- **Problem statement**:
Repeat exactly, and only, the lines from the line bearing "At what range" through the end of the material. Do not copy the pictures.
═══ Supplied records ═══
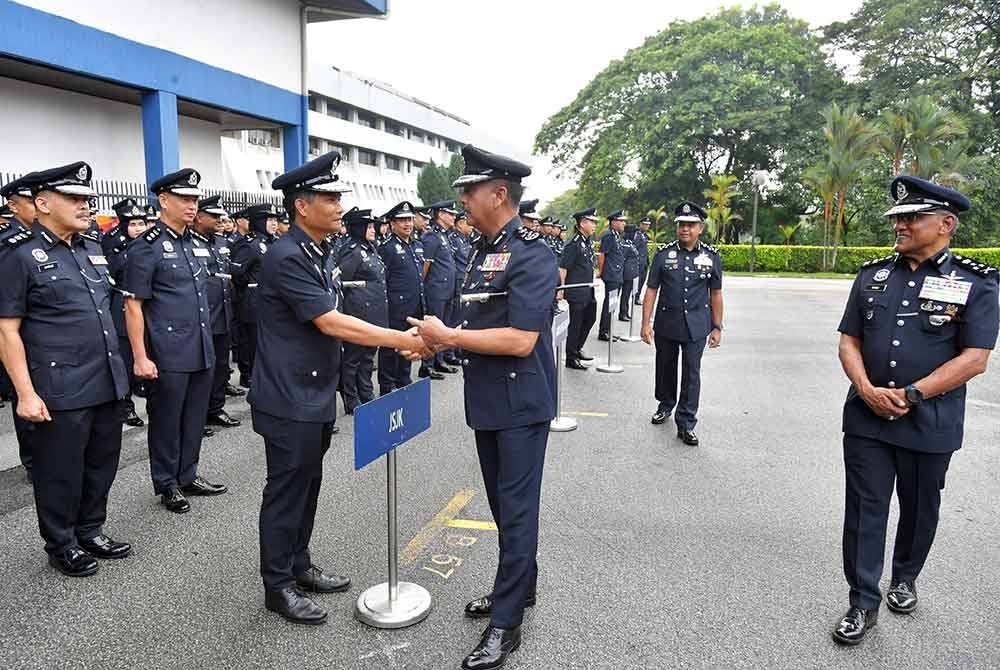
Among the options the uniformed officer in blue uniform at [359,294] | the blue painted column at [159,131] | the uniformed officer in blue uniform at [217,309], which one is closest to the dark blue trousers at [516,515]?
the uniformed officer in blue uniform at [217,309]

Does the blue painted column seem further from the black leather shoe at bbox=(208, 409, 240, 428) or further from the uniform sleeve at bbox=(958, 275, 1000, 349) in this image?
the uniform sleeve at bbox=(958, 275, 1000, 349)

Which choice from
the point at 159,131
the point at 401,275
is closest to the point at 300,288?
the point at 401,275

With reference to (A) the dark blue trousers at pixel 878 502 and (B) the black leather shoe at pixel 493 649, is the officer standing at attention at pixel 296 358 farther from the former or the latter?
(A) the dark blue trousers at pixel 878 502

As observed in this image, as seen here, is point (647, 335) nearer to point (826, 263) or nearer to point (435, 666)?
point (435, 666)

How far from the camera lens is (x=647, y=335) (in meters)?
6.32

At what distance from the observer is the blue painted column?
40.4ft

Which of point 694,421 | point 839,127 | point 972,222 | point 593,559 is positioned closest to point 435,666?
point 593,559

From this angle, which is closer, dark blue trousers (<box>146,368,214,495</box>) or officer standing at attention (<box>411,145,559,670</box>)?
officer standing at attention (<box>411,145,559,670</box>)

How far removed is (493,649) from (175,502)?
2.56 meters

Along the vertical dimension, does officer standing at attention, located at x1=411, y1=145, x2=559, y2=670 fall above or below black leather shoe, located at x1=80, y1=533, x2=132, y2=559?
above

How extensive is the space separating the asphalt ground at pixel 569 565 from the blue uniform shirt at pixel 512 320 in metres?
1.01

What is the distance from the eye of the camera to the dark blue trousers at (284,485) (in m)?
3.07

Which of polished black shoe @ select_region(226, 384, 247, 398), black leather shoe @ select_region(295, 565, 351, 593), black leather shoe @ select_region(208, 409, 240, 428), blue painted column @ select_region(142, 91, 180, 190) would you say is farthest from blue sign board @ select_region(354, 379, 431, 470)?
blue painted column @ select_region(142, 91, 180, 190)

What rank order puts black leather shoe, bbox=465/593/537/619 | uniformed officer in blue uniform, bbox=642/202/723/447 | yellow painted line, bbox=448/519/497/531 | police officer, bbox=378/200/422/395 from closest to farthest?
black leather shoe, bbox=465/593/537/619 → yellow painted line, bbox=448/519/497/531 → uniformed officer in blue uniform, bbox=642/202/723/447 → police officer, bbox=378/200/422/395
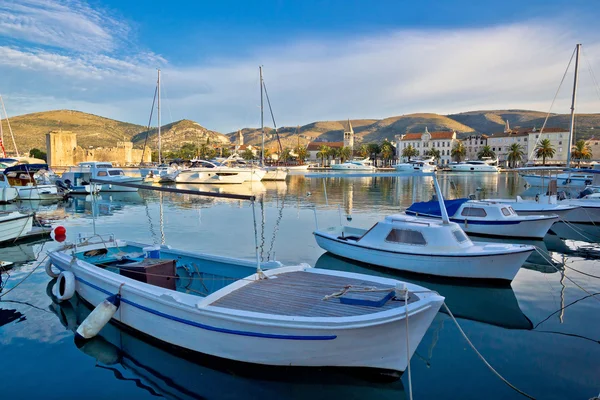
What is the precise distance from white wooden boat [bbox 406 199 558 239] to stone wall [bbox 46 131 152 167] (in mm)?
87191

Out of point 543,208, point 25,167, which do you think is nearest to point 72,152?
point 25,167

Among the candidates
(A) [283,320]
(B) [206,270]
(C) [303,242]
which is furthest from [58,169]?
(A) [283,320]

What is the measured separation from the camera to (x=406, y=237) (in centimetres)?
1302

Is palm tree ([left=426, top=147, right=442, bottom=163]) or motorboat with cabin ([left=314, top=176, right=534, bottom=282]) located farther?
palm tree ([left=426, top=147, right=442, bottom=163])

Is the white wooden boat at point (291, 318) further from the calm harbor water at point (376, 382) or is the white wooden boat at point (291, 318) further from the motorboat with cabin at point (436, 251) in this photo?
the motorboat with cabin at point (436, 251)

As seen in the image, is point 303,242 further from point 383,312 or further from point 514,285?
point 383,312

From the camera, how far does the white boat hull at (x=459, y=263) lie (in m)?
11.9

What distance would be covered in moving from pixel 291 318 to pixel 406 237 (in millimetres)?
7467

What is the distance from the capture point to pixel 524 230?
1878 cm

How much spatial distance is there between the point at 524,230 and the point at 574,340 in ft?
36.8

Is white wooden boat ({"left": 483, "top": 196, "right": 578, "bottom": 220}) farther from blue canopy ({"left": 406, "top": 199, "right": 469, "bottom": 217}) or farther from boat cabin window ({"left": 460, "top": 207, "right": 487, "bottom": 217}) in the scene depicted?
blue canopy ({"left": 406, "top": 199, "right": 469, "bottom": 217})

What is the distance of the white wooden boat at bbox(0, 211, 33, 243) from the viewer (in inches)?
675

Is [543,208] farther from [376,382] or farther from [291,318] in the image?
[291,318]

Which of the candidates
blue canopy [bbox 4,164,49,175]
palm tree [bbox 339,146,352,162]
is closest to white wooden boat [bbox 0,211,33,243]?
blue canopy [bbox 4,164,49,175]
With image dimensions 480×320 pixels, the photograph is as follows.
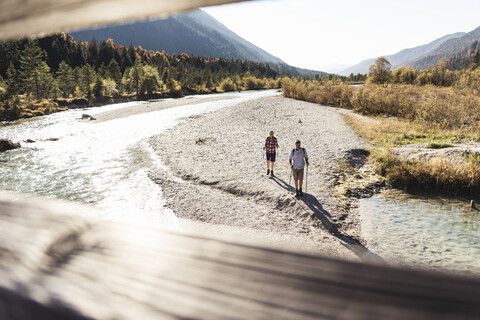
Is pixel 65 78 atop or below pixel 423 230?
atop

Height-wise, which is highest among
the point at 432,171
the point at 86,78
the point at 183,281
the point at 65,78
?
the point at 65,78

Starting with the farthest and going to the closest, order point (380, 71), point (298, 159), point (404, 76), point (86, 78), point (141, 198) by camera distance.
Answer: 1. point (86, 78)
2. point (404, 76)
3. point (380, 71)
4. point (141, 198)
5. point (298, 159)

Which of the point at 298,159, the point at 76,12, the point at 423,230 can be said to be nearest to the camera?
the point at 76,12

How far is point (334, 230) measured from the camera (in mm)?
8875

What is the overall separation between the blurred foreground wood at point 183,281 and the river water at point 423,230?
6.97 meters

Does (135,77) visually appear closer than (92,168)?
No

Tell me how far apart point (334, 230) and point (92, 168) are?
13.5 metres

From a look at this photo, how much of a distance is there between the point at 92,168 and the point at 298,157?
12.1 metres

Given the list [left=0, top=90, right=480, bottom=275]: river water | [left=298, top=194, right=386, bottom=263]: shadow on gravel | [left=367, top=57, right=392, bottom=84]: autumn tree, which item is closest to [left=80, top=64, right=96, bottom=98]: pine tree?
[left=0, top=90, right=480, bottom=275]: river water

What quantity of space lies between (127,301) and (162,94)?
73.0m

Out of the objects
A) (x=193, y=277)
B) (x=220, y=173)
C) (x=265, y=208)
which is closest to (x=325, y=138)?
(x=220, y=173)

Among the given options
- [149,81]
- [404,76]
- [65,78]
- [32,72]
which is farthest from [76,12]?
[65,78]

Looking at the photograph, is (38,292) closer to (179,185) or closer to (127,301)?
(127,301)

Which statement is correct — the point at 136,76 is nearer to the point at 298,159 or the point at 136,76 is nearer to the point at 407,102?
the point at 407,102
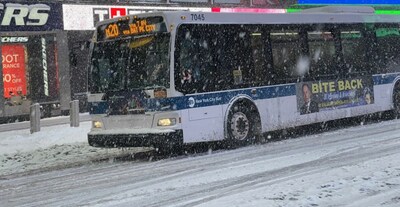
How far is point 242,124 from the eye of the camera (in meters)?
12.5

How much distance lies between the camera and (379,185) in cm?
731

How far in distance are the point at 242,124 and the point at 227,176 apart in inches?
153

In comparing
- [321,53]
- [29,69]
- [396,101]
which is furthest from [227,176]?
[29,69]

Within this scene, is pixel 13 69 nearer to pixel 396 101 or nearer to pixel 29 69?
pixel 29 69

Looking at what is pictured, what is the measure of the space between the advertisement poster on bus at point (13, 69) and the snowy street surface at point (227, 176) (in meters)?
11.9

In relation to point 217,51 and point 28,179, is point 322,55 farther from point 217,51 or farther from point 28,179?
point 28,179

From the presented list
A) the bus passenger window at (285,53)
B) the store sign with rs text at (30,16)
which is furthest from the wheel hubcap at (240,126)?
the store sign with rs text at (30,16)

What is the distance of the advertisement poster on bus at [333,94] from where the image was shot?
45.8ft

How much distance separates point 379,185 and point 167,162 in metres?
4.40

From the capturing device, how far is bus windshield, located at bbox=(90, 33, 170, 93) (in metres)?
11.2

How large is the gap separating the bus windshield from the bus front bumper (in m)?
0.85

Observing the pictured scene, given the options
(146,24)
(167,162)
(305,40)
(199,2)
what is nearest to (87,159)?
(167,162)

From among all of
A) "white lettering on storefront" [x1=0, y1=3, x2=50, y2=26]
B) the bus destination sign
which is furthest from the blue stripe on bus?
"white lettering on storefront" [x1=0, y1=3, x2=50, y2=26]

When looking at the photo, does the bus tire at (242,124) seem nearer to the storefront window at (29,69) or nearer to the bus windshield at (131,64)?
the bus windshield at (131,64)
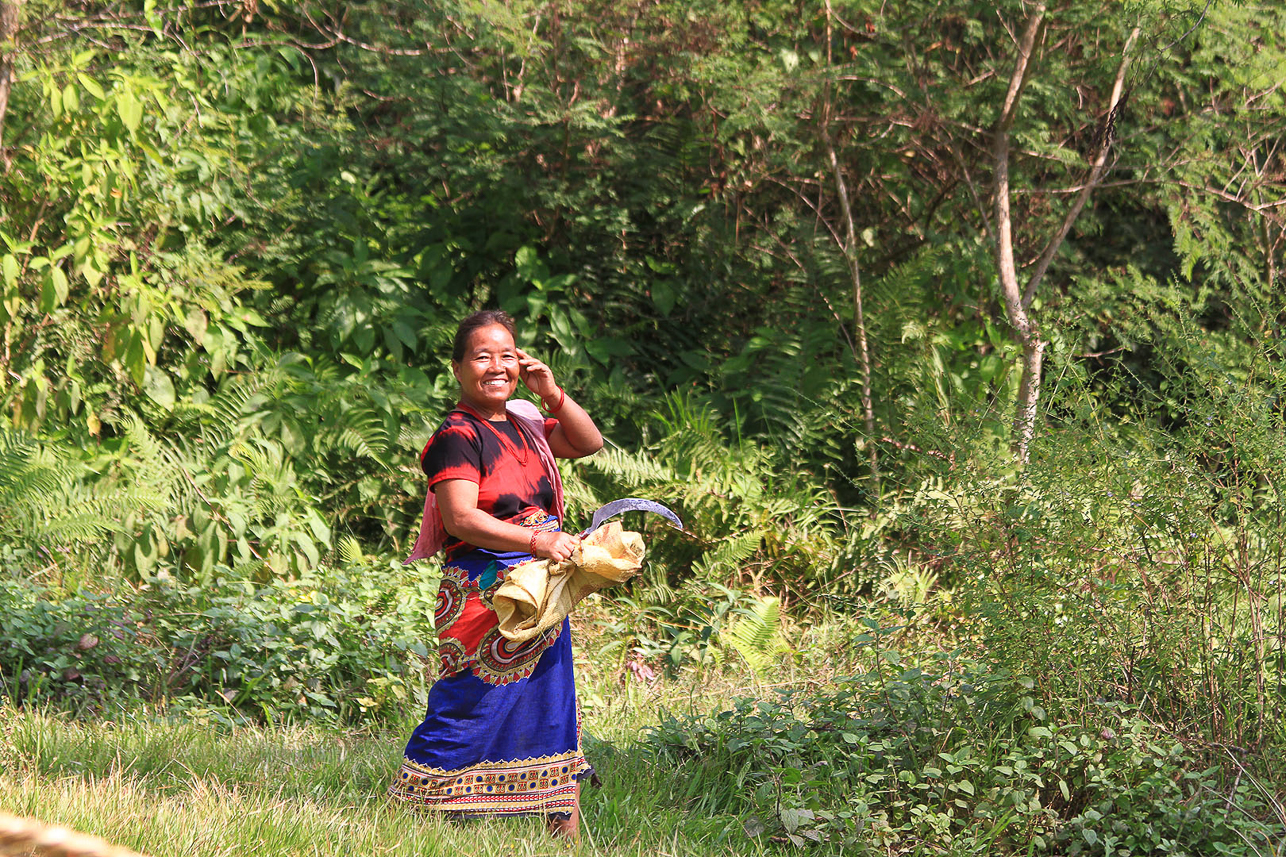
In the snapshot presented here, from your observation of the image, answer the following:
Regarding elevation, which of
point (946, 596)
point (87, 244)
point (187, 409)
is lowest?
point (946, 596)

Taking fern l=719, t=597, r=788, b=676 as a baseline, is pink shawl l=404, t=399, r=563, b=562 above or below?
above

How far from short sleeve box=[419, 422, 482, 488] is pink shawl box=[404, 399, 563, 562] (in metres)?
0.14

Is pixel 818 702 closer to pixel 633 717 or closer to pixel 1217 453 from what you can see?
pixel 633 717

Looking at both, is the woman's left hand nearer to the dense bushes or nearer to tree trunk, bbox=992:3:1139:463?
the dense bushes

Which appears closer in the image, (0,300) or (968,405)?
(968,405)

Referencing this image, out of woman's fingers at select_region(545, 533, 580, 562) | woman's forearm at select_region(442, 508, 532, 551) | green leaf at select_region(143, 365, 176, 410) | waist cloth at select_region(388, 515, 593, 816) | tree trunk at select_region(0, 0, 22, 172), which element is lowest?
waist cloth at select_region(388, 515, 593, 816)

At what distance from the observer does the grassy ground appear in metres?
3.25

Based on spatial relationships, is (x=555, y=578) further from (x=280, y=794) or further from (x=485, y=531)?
(x=280, y=794)

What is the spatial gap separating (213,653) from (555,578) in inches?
93.6

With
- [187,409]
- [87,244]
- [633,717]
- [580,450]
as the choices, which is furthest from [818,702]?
[87,244]

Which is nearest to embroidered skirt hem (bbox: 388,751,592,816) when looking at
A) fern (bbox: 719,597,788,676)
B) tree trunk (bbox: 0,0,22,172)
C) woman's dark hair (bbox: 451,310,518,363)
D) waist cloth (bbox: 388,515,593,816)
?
waist cloth (bbox: 388,515,593,816)

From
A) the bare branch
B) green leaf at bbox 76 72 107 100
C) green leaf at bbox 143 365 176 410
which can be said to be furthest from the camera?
green leaf at bbox 143 365 176 410

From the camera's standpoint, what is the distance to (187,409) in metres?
6.82

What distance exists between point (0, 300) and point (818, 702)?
494cm
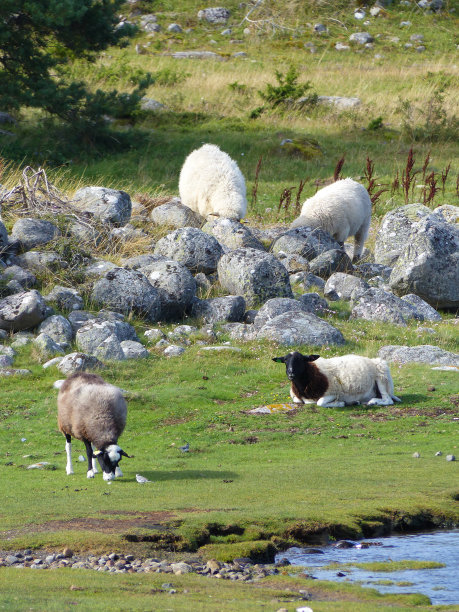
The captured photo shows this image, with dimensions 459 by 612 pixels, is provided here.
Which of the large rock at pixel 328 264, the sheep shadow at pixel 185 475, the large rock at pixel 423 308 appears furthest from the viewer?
the large rock at pixel 328 264

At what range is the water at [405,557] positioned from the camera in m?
7.19

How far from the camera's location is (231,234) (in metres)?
22.5

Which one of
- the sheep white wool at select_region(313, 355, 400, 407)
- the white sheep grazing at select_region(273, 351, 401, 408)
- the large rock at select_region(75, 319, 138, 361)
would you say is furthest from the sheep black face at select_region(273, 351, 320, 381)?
the large rock at select_region(75, 319, 138, 361)

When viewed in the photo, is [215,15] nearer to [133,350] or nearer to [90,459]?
[133,350]

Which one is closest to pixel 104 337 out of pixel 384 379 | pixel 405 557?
pixel 384 379

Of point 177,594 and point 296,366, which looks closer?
point 177,594

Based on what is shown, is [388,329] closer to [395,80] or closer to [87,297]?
[87,297]

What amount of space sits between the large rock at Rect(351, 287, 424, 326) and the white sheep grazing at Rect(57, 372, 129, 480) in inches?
387

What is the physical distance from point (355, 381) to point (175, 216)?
10877 millimetres

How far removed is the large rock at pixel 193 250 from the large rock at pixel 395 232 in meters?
5.57

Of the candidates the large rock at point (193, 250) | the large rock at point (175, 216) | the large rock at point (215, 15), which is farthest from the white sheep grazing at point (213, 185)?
the large rock at point (215, 15)

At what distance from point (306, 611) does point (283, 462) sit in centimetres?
534

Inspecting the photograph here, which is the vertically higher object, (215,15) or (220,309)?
(215,15)

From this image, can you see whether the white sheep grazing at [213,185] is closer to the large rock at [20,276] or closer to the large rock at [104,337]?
the large rock at [20,276]
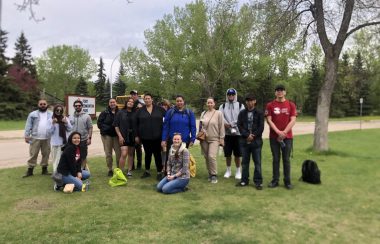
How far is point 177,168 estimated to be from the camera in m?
═══
- **Output for this task**:
At what range is the water at [405,557] positioned from the camera in m?
7.19

How far from the camera's location is (231,234) (in metres)?
22.5

Which one of
- the sheep white wool at select_region(313, 355, 400, 407)
- the white sheep grazing at select_region(273, 351, 401, 408)
- the large rock at select_region(75, 319, 138, 361)
would you say is furthest from the sheep black face at select_region(273, 351, 320, 381)?
the large rock at select_region(75, 319, 138, 361)

When viewed in the photo, is [215,15] nearer to [133,350] or nearer to [90,459]?
[133,350]

Which one is closest to pixel 104 337 out of pixel 384 379 | pixel 405 557?
pixel 384 379

Of point 177,594 and point 296,366, which looks closer?
point 177,594

Based on what is shown, is [388,329] closer to [395,80] or closer to [87,297]?
[87,297]

What amount of space sits between the large rock at Rect(351, 287, 424, 326) and the white sheep grazing at Rect(57, 372, 129, 480) in inches?
387

What is the physical distance from point (355, 381) to point (175, 216)?
10877 millimetres

How far removed is the large rock at pixel 193 250 from the large rock at pixel 395 232 in meters?
5.57

Of the candidates the large rock at point (193, 250) | the large rock at point (175, 216) | the large rock at point (215, 15), which is farthest from the white sheep grazing at point (213, 185)?
the large rock at point (215, 15)

At what distance from point (306, 611) does point (283, 462) sit in centimetres?
534

Inspecting the photograph here, which is the vertically higher object, (215,15) or (220,309)?
(215,15)

From this image, can you see whether the white sheep grazing at [213,185] is closer to the large rock at [20,276] or closer to the large rock at [104,337]?
the large rock at [20,276]
How far is point 177,168 estimated to be from the camera in m?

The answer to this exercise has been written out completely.